Exercise details: Edit the rows below by changing each "vantage point" to "viewpoint" and leaving everything else unchanged. Leave the pictures out of your answer.

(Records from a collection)
—————

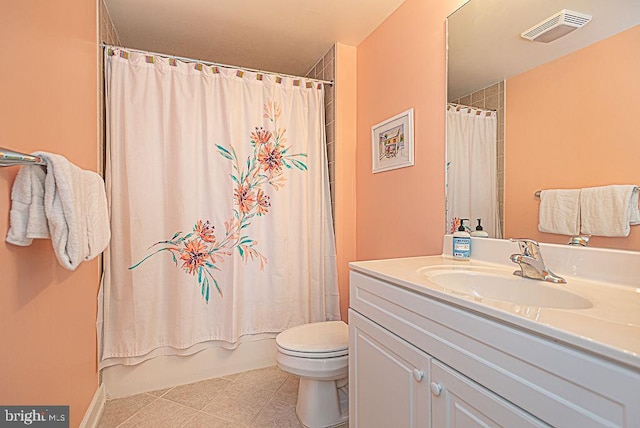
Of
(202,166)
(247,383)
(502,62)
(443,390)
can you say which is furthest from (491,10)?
(247,383)

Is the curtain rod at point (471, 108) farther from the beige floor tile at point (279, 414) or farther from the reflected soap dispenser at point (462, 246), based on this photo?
the beige floor tile at point (279, 414)

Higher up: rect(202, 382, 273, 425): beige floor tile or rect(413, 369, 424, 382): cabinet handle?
rect(413, 369, 424, 382): cabinet handle

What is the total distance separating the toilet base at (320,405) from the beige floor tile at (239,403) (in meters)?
0.29

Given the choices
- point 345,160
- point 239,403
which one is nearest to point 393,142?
point 345,160

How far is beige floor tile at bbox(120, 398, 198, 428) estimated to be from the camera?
5.28 feet

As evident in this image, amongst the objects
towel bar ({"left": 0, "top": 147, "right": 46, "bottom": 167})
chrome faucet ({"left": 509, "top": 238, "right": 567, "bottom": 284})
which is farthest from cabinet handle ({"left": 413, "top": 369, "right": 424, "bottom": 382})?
towel bar ({"left": 0, "top": 147, "right": 46, "bottom": 167})

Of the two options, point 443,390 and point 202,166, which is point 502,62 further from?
point 202,166

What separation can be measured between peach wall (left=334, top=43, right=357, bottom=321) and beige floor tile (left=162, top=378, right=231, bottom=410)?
952 mm

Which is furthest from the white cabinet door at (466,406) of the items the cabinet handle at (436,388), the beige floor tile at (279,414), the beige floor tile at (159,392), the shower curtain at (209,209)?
the beige floor tile at (159,392)

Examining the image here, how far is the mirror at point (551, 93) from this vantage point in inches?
37.5

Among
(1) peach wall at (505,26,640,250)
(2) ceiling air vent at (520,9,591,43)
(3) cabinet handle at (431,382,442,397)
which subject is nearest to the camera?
(3) cabinet handle at (431,382,442,397)

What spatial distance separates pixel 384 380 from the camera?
1081 millimetres

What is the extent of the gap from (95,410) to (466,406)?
1.79 metres

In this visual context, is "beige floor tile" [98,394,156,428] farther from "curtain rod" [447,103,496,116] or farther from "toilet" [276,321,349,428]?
"curtain rod" [447,103,496,116]
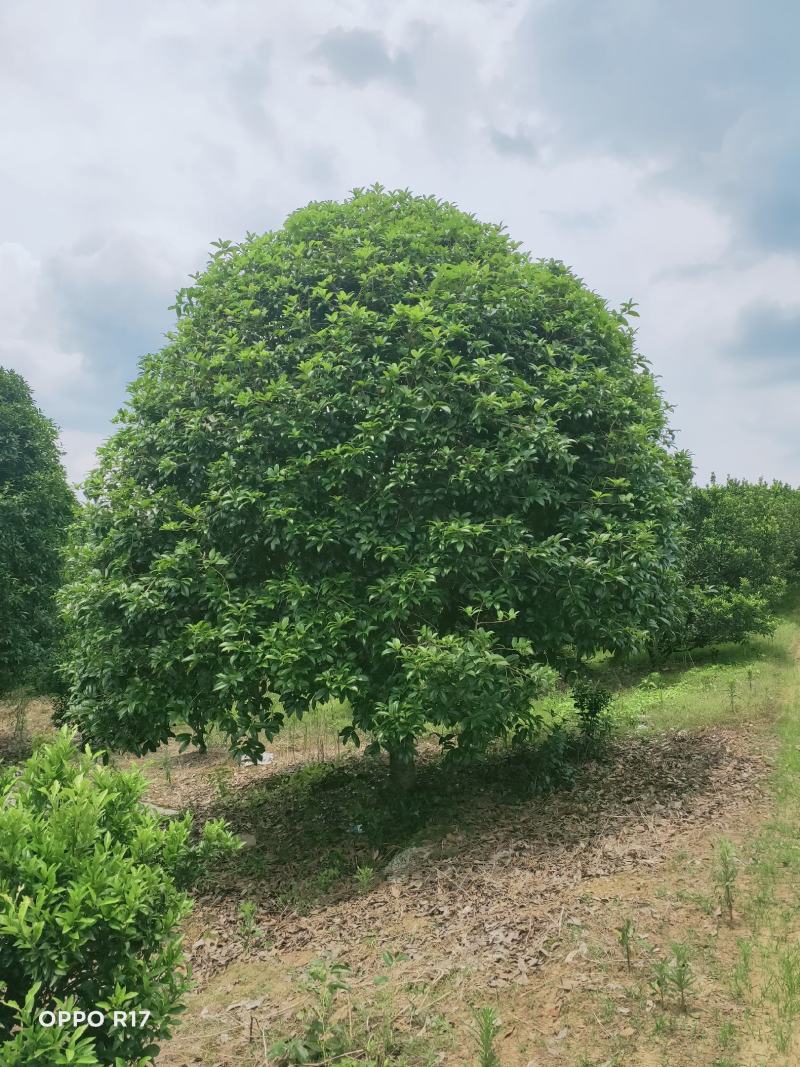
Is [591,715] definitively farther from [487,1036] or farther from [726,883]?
[487,1036]

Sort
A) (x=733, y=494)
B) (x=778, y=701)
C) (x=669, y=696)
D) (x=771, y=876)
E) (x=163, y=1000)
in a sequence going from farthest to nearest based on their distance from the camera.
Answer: (x=733, y=494)
(x=669, y=696)
(x=778, y=701)
(x=771, y=876)
(x=163, y=1000)

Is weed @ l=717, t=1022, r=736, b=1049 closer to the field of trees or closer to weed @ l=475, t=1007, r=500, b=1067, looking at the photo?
the field of trees

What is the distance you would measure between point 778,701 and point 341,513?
1022 centimetres

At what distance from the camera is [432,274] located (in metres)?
→ 9.09

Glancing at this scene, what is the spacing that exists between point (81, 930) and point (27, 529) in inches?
561

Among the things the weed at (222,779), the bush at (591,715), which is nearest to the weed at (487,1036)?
the bush at (591,715)

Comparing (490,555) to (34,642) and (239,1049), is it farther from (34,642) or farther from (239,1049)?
(34,642)

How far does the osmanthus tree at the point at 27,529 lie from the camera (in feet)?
50.5

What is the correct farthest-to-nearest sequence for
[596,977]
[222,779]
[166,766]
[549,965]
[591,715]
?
[166,766] < [222,779] < [591,715] < [549,965] < [596,977]

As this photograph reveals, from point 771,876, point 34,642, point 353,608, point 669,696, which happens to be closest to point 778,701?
point 669,696

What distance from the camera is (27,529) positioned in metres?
15.8

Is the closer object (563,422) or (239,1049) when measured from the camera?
(239,1049)

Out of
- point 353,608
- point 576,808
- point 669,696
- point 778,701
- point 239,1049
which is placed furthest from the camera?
point 669,696

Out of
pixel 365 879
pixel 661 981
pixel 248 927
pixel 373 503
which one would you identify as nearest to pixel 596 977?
pixel 661 981
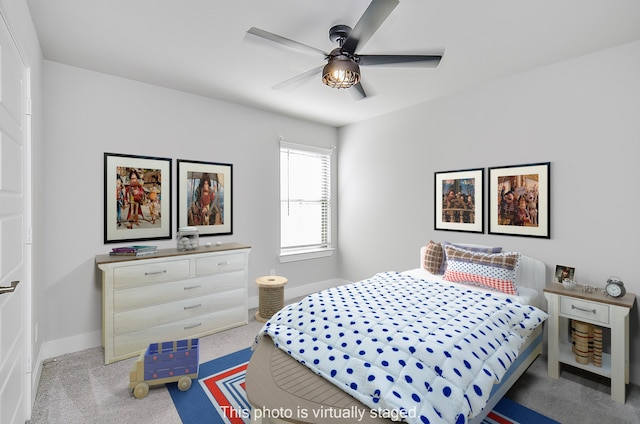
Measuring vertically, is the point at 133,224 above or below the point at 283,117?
below

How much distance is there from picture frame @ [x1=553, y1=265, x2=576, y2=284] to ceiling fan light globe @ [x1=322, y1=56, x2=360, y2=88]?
7.65 ft

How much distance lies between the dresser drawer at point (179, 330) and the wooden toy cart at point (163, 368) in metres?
0.56

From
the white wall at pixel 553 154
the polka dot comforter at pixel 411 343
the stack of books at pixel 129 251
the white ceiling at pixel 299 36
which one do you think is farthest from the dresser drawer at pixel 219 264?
the white wall at pixel 553 154

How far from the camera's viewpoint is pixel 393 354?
1.60 metres

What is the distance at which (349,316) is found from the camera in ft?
6.66

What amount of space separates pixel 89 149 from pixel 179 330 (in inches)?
77.8

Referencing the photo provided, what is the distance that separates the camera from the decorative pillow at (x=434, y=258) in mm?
3404

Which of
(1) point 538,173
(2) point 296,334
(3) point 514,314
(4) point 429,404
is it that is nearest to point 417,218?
(1) point 538,173

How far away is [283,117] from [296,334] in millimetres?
3272

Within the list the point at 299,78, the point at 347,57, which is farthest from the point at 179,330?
the point at 347,57

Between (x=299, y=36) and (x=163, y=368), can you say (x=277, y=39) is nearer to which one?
(x=299, y=36)

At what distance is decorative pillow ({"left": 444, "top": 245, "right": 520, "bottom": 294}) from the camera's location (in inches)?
Answer: 108

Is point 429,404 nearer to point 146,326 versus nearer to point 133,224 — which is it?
point 146,326

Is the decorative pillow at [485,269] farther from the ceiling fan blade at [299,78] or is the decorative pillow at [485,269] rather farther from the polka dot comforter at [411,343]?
the ceiling fan blade at [299,78]
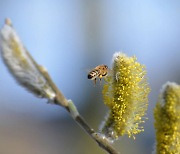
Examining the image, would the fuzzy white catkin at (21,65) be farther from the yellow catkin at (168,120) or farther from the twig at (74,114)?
the yellow catkin at (168,120)

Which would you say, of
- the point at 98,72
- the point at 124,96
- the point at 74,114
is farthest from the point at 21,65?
the point at 98,72

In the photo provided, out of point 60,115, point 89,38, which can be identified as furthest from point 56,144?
point 89,38

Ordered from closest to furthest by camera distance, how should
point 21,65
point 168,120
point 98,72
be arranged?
point 21,65 < point 168,120 < point 98,72

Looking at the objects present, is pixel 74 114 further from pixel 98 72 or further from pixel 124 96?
pixel 98 72

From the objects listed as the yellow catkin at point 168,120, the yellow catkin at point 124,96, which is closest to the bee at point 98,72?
the yellow catkin at point 124,96

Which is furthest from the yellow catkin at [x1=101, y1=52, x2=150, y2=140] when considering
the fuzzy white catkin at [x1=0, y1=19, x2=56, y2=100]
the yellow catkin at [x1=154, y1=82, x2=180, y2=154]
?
the fuzzy white catkin at [x1=0, y1=19, x2=56, y2=100]

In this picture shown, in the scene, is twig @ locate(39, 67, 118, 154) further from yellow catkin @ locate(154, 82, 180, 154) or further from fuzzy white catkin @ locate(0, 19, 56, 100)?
yellow catkin @ locate(154, 82, 180, 154)

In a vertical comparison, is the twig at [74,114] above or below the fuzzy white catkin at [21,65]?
below
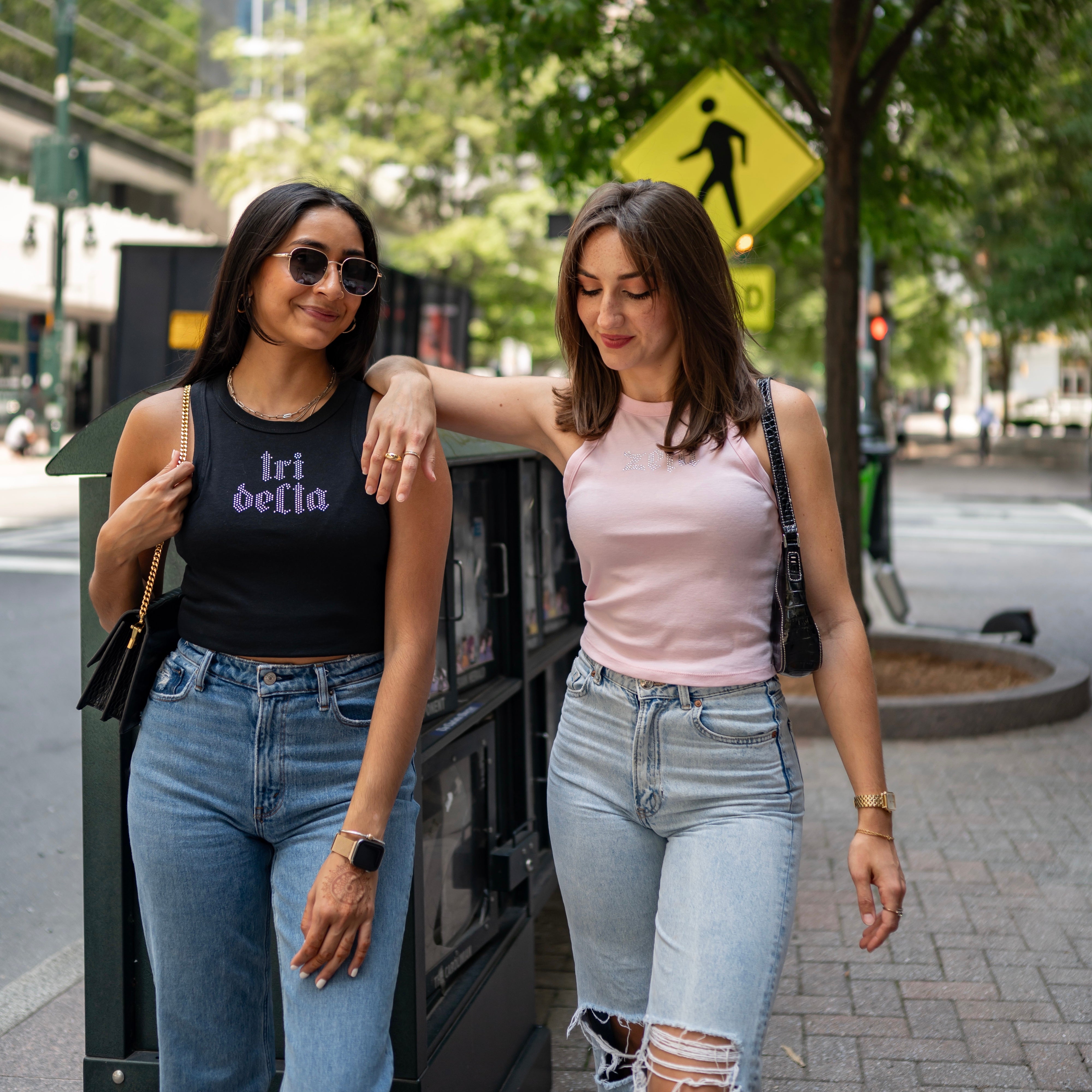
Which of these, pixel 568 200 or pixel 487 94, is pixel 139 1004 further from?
pixel 487 94

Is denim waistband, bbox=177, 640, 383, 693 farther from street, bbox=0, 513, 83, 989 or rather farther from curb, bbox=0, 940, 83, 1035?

—————

Correct output:
Of
(202,166)
(247,383)
(502,62)
(443,390)
can you say which is furthest from (491,10)?
(247,383)

Is the curtain rod at point (471, 108) farther from the beige floor tile at point (279, 414) or farther from the reflected soap dispenser at point (462, 246), based on this photo?
the beige floor tile at point (279, 414)

Higher up: rect(202, 382, 273, 425): beige floor tile or rect(413, 369, 424, 382): cabinet handle?
rect(413, 369, 424, 382): cabinet handle

What is the total distance separating the toilet base at (320,405) from the beige floor tile at (239,403) (in meters)?
0.29

Given the choices
- point 345,160
- point 239,403
which one is nearest to point 393,142?
point 345,160

How far is beige floor tile at bbox(120, 398, 198, 428) estimated to be from the camera?
5.28 feet

As evident in this image, amongst the objects
towel bar ({"left": 0, "top": 147, "right": 46, "bottom": 167})
chrome faucet ({"left": 509, "top": 238, "right": 567, "bottom": 284})
which is farthest from cabinet handle ({"left": 413, "top": 369, "right": 424, "bottom": 382})?
towel bar ({"left": 0, "top": 147, "right": 46, "bottom": 167})

Of the two options, point 443,390 and point 202,166, which is point 502,62 further from?
point 202,166

What separation can be measured between peach wall (left=334, top=43, right=357, bottom=321) and beige floor tile (left=162, top=378, right=231, bottom=410)?
952 mm

Which is furthest from the white cabinet door at (466,406) of the items the cabinet handle at (436,388), the beige floor tile at (279,414), the beige floor tile at (159,392), the shower curtain at (209,209)?
the beige floor tile at (159,392)

Examining the image here, how far is the mirror at point (551, 93) from this viewpoint in inches?
37.5

Among
(1) peach wall at (505,26,640,250)
(2) ceiling air vent at (520,9,591,43)
(3) cabinet handle at (431,382,442,397)
which subject is nearest to the camera?
(3) cabinet handle at (431,382,442,397)

What spatial distance separates pixel 384 380 from the camera?
1081 millimetres

What is the extent of the gap from (95,410) to (466,406)?
1.79 metres

In this visual context, is "beige floor tile" [98,394,156,428] farther from "curtain rod" [447,103,496,116] or farther from "toilet" [276,321,349,428]?
"curtain rod" [447,103,496,116]
Is [591,715] definitively farther from [487,1036] or farther from [726,883]?
[487,1036]

Sort
A) (x=733, y=494)
B) (x=778, y=701)
C) (x=669, y=696)
D) (x=771, y=876)
E) (x=163, y=1000)
in a sequence going from farthest to nearest based on their distance from the camera.
Answer: (x=733, y=494)
(x=669, y=696)
(x=778, y=701)
(x=771, y=876)
(x=163, y=1000)

Is weed @ l=717, t=1022, r=736, b=1049 closer to the field of trees or closer to weed @ l=475, t=1007, r=500, b=1067, looking at the photo?
the field of trees

What is the distance you would measure between point 778,701 and point 341,513?
1022 centimetres

At what distance from the camera is [432,274] located (in metres)?
→ 9.09

Glancing at this scene, what is the spacing that exists between point (81, 930) and point (27, 529) in inches?
561

Among the things the weed at (222,779), the bush at (591,715), which is nearest to the weed at (487,1036)?
the bush at (591,715)

Comparing (490,555) to (34,642) and (239,1049), is it farther from (34,642) or farther from (239,1049)?
(34,642)

How far does the osmanthus tree at the point at 27,529 lie from the camera (in feet)?
50.5

What is the correct farthest-to-nearest sequence for
[596,977]
[222,779]
[166,766]
[549,965]
[591,715]
?
[166,766] < [222,779] < [591,715] < [549,965] < [596,977]

As this photograph reveals, from point 771,876, point 34,642, point 353,608, point 669,696, which happens to be closest to point 778,701?
point 669,696

What distance from the camera is (27,529) positioned in metres?
15.8

Is the closer object (563,422) or (239,1049) when measured from the camera?
(239,1049)

Out of
- point 353,608
- point 576,808
- point 669,696
- point 778,701
- point 239,1049
which is placed furthest from the camera?
point 669,696

Out of
pixel 365 879
pixel 661 981
pixel 248 927
pixel 373 503
which one would you identify as nearest to pixel 596 977?
pixel 661 981
Measuring vertically, is the point at 133,224 above or below the point at 283,117?
below

How much distance is there from picture frame @ [x1=553, y1=265, x2=576, y2=284] to ceiling fan light globe @ [x1=322, y1=56, x2=360, y2=88]?
7.65 ft

How much distance lies between the dresser drawer at point (179, 330) and the wooden toy cart at point (163, 368) in metres?
0.56

From
the white wall at pixel 553 154
the polka dot comforter at pixel 411 343
the stack of books at pixel 129 251
the white ceiling at pixel 299 36
which one do you think is farthest from the dresser drawer at pixel 219 264?
the white wall at pixel 553 154

How far from the camera's viewpoint is pixel 393 354?
1.60 metres

What is the distance at which (349,316) is found from the camera in ft?
6.66

What amount of space separates pixel 89 149 from pixel 179 330 (in inches)?
77.8

Referencing the photo provided, what is the distance that separates the camera from the decorative pillow at (x=434, y=258) in mm?
3404

Which of
(1) point 538,173
(2) point 296,334
(3) point 514,314
(4) point 429,404
is it that is nearest to point 417,218?
(1) point 538,173

How far away is [283,117] from [296,334] in millimetres?
3272

Within the list the point at 299,78, the point at 347,57, which is farthest from the point at 179,330?
the point at 347,57

Between (x=299, y=36) and (x=163, y=368), can you say (x=277, y=39) is nearer to which one?
(x=299, y=36)

At what distance is decorative pillow ({"left": 444, "top": 245, "right": 520, "bottom": 294}) from the camera's location (in inches)?
Answer: 108

Is point 429,404 nearer to point 146,326 versus nearer to point 133,224 — which is it?
point 146,326

Is the decorative pillow at [485,269] farther from the ceiling fan blade at [299,78] or is the decorative pillow at [485,269] rather farther from the polka dot comforter at [411,343]?
the ceiling fan blade at [299,78]
Examining the image, would the fuzzy white catkin at (21,65) be farther from the yellow catkin at (168,120) or farther from the twig at (74,114)?
the yellow catkin at (168,120)

Which would you say, of
- the point at 98,72
- the point at 124,96
- the point at 74,114
is farthest from the point at 21,65?
the point at 98,72

In the photo provided, out of point 60,115, point 89,38, which can be identified as furthest from point 56,144?
point 89,38

Ordered from closest to furthest by camera distance, how should
point 21,65
point 168,120
point 98,72
be arranged?
point 21,65 < point 168,120 < point 98,72

Looking at the objects present, is pixel 74 114 further from pixel 98 72 or further from pixel 124 96?
pixel 98 72

From the objects listed as the yellow catkin at point 168,120, the yellow catkin at point 124,96, which is closest to the bee at point 98,72?
the yellow catkin at point 124,96

Which is furthest from the yellow catkin at [x1=101, y1=52, x2=150, y2=140] when considering
the fuzzy white catkin at [x1=0, y1=19, x2=56, y2=100]
the yellow catkin at [x1=154, y1=82, x2=180, y2=154]
?
the fuzzy white catkin at [x1=0, y1=19, x2=56, y2=100]

In this picture shown, in the scene, is twig @ locate(39, 67, 118, 154) further from yellow catkin @ locate(154, 82, 180, 154) or further from fuzzy white catkin @ locate(0, 19, 56, 100)?
yellow catkin @ locate(154, 82, 180, 154)

In a vertical comparison, is the twig at [74,114] above or below the fuzzy white catkin at [21,65]?
below
Which of these, pixel 568 200 or pixel 487 94, is pixel 139 1004 further from?
pixel 487 94

Is denim waistband, bbox=177, 640, 383, 693 farther from street, bbox=0, 513, 83, 989 or rather farther from curb, bbox=0, 940, 83, 1035?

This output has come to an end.